> **Excerpt**
##############################

On February 16, 2018, Justice Jolaine Antonio of the Court of Queen’s Bench of Alberta, at Calgary, released the reasons for exclusion of evidence in a case reported as R v Sandhu, 2018 ABQB 112. The Calgary police had covertly installed a hallway camera in a downtown apartment building during a drug investigation targeting a suspected stash suite when it captured evidence of an unrelated drug rip. But the police didn’t get a warrant for the hallway camera which tainted a subsequent search warrant for the apartment. Here’s the story.

1. The Hallway Camera

The camera was installed after an investigator met with a building manager to get key fobs. He duped the manager by telling her that the police wanted access to “further an investigation” in the building. He kept the information “basic” to “not give up” any details. The video camera was then installed without the manager’s consent showing apartments 802 and 803 and a portion of the hallway. Apartment 803 was the suspected stash suite. The camera generated a constant live feed that could be remotely monitored but it did not constantly record. The recording was motion activated: when motion was detected in the hallway, the camera would store the feed from 30 seconds before the activity began to 30 seconds after the activity ended. There was no audio capability. The camera ran continuously from February 3 to 25, 2016.

2. The Drug Rip

On February 25, 2016, Keith Gall and Daryl Hegg were awakened by masked intruders in a house in the Citadel neighbourhood used for a marihuana grow operation. Gall was duct taped to his wheelchair. Hegg was struck in the head with a baseball bat and threatened with a gun when he was prone on the kitchen floor. He passed out. By the time he awoke, the intruders had made off with some drugs, cash and credit cards.

The day before the home invasion, the police had a Pontiac Torrent motor vehicle under surveillance that was registered to Gagandeep Sandhu. The police followed the Pontiac from the downtown apartment building to various retail locations where the occupants bought a baseball bat, four pairs of batting gloves and a machete. The police stopped the Pontiac and identified the occupants as Cole Safarik, Brandon Mayes, Aubre Maley and Steven Samson. After returning to the apartment building, the Pontiac left again, drove to the Citadel neighbourhood and circled Gall’s block twice before heading back downtown.

 3. The Search Warrant

Later, on February 25, 2016, the police obtained a warrant to search apartment 803 and the Pontiac. In the sworn Information to Obtain the warrant, a police office said that the hallway camera was installed to monitor people coming and going from the apartment but she said nothing about the installation of the camera or how it operated. The police arrested Safarek, Mayes, Maley and Samson in the suite where the police found evidence linked to the Gill home invasion. Sandhu was arrested at another location.

The video footage led to an inference that, after the home invasion, Sandhu and others dropped plastic bags bearing identifiable store brands down the garbage chute in the apartment building. The police retrieved bags with those brands from the garbage. The bags contained items linked to Gall and the home invasion.

4. The Ruling

I will comment on these two important aspects of the ruling (a) whether the applicants had a reasonable expectation of privacy in the common area and (b) the exclusion analysis.

##############################

> **Information supplied**
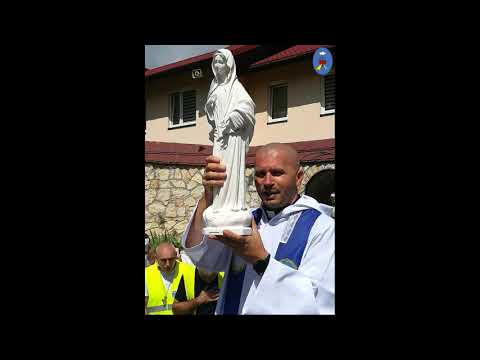 Pustelnia 08.09.2021 - Kazanie o. Daniela (Bóg współdziała z tymi, którzy Go miłują )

##############################

> **Your assignment**
Reproduce the part of the case summary that opens with the words containing "1. The Hallway" and closes with "to 25, 2016.". Rely on the case summary alone, not on the listing.

> **Task answer**
1. The Hallway Camera

The camera was installed after an investigator met with a building manager to get key fobs. He duped the manager by telling her that the police wanted access to “further an investigation” in the building. He kept the information “basic” to “not give up” any details. The video camera was then installed without the manager’s consent showing apartments 802 and 803 and a portion of the hallway. Apartment 803 was the suspected stash suite. The camera generated a constant live feed that could be remotely monitored but it did not constantly record. The recording was motion activated: when motion was detected in the hallway, the camera would store the feed from 30 seconds before the activity began to 30 seconds after the activity ended. There was no audio capability. The camera ran continuously from February 3 to 25, 2016.